Recent Earthquakes Threaten New Madrid Fault?
With several large earthquakes rocking the "Ring of Fire" in the Pacific, a few of our viewers have been concerned that this will impact the New Madrid fault or cause it to shift. While this is a valid concern, the two are not directly linked. Since the New Madrid fault zone network is sub-continental, it is not linked to the Pacific Rim (like those along the West Coast of California, or Asian countries). Adding to that, the New Madrid fault zone is composed of different kinds of faults than those in California.
The Center for Earthquake Research and Information describes it as this: "The New Madrid fault system, or the New Madrid seismic zone, is a series of faults beneath the continental crust in a weak spot known as the Reelfoot Rift. It cannot be seen on the surface. The fault system extends 150 miles southward from Cairo, Illinois through New Madrid and Caruthersville, Missouri, down through Blytheville, Arkansas to Marked Tree, Arkansas. It dips into Kentucky near Fulton and into Tennessee near Reelfoot Lake, and extends southeast to Dyersburg, Tennessee. It crosses five state lines, and crosses the Mississippi River in at least three places."
The last major earthquakes to rumble the New Madrid zone were in 1811-1812, 1843, and 1895. Since then thousands of smaller earthquakes, 2.0 or less, have kept the fault active. These smaller earthquakes are not enough from keeping a bigger one from happening and scientists believe that a magnitude 6.0 or greater is possible within our children's lifetime.
Earthquakes of great magnitude are nearly impossible to predict. As a resident living in this "danger zone", I can only urge everyone living here with me to BE PREPARED. Unlike an ice storm or severe weather event, we would have NO warning to prepare for a natural disaster like this one. Like a smoke detector or weather radio, an emergency preparedness kit is ESSENTIAL to have and WILL be needed in the event a large magnitude earthquake centered anywhere on the New Madrid fault zone.
Because the New Madrid fault lies beneath a continental plate, it will "radiate" for hundreds of miles and cause damage much more widespread/severe than the same size earthquake in California. Memphis and St. Louis would suffer moderate to major structural damage. With our local towns right in the middle...think of what your impact would be.
Here is my motivation for keeping emergency supplies and survival necessities. I live in a rural area in Graves County. Surrounding my area are several small, old bridges crossing the tributaries of the Clarks River. Those bridges would collapse. I would be trapped in my community for several days, if not weeks. If even one of those bridges held up, I still have to cross overpasses and major bridges over the Cumberland, Tennessee, Ohio, or Mississippi Rivers to make my way out of the region...not to mention the area roads that will be susceptible to buckling and breaking along the way. My thoughts may seem a little doom and gloom for some of you but think about it!! All very plausible if the New Madrid fault were to sustain a large magnitude earthquake.
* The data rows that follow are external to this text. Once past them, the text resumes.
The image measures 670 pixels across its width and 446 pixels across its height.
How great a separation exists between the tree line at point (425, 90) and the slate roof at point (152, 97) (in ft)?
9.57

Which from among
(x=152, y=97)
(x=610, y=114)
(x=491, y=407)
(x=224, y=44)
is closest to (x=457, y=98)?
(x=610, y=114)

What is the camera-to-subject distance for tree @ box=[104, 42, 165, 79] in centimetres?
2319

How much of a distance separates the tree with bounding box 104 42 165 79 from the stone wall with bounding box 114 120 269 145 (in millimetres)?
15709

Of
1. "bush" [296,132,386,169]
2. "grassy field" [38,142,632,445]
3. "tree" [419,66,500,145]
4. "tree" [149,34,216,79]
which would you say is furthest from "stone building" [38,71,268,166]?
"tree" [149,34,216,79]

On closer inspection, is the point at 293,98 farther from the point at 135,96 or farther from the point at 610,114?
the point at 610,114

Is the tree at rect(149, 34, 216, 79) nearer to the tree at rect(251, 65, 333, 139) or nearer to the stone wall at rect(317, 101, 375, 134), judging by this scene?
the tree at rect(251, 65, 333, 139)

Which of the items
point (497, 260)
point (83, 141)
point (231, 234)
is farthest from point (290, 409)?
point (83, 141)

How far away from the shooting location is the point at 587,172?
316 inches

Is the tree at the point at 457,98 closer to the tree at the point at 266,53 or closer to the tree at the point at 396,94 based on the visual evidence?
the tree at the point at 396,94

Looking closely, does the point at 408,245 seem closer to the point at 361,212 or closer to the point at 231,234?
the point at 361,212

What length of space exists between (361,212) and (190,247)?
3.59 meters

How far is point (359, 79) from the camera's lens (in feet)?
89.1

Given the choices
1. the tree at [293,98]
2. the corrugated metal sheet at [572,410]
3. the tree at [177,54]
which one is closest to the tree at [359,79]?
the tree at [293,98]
While I try to remain positive and not think of the worst, I want to be prepared in the event my family and neighbors need help to live several days without outside help. This is a message that the Red Cross and FEMA have been trying to communicate for years and years. While those agencies would be the first to help and respond to such a disaster, they too would take a serious hit. Their families and offices would also be impacted. We would need to rely on outside help and that help may take days to reach our homes.
I am not saying you need to go out and spend several hundred dollars today to be fully prepared. What am I asking? I am hoping that each of you who read this will gather supplies with each trip to the grocery store, hardware store, or online. Preparing for this sort of disaster will also get you ready for anything!...Ice storms, severe weather, snow storms, long-term power outages.
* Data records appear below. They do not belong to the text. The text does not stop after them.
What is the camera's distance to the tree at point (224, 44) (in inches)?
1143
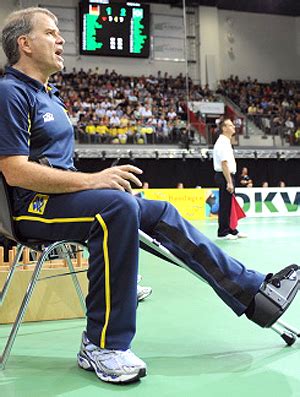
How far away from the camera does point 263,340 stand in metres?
2.25

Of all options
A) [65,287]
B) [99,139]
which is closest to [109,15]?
[99,139]

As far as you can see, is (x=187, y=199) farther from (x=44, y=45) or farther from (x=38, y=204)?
(x=38, y=204)

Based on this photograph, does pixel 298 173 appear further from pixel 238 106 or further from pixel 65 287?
pixel 65 287

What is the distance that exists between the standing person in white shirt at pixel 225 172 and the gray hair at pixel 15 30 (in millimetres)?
4620

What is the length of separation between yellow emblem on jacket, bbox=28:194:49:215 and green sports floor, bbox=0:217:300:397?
0.56m

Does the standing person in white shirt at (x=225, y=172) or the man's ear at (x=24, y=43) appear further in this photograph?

For more help gathering supplies or making a preparedness kit, use the following links:
Make this a family affair. Children are great at helping make plans and taking on certain assigned tasks. Let them help you and it may cut down on any stress inflicted on them during disaster. Even if you only perform this once, run a practice drill like your children do at school. It is already familiar to them and will also make for less chaos when real action needs to be taken.
Thank you to all who read and respond to this by becoming more prepared. I welcome your thoughts and opinions or even questions concerning this post. Aside from being a Meteorologist, I am also a mother, wife, daughter, neighbor, and member of this community. I encourage everyone (including my family and neighbors) to be prepared so that we can more easily help ourselves and each other if a natural disaster strikes our region.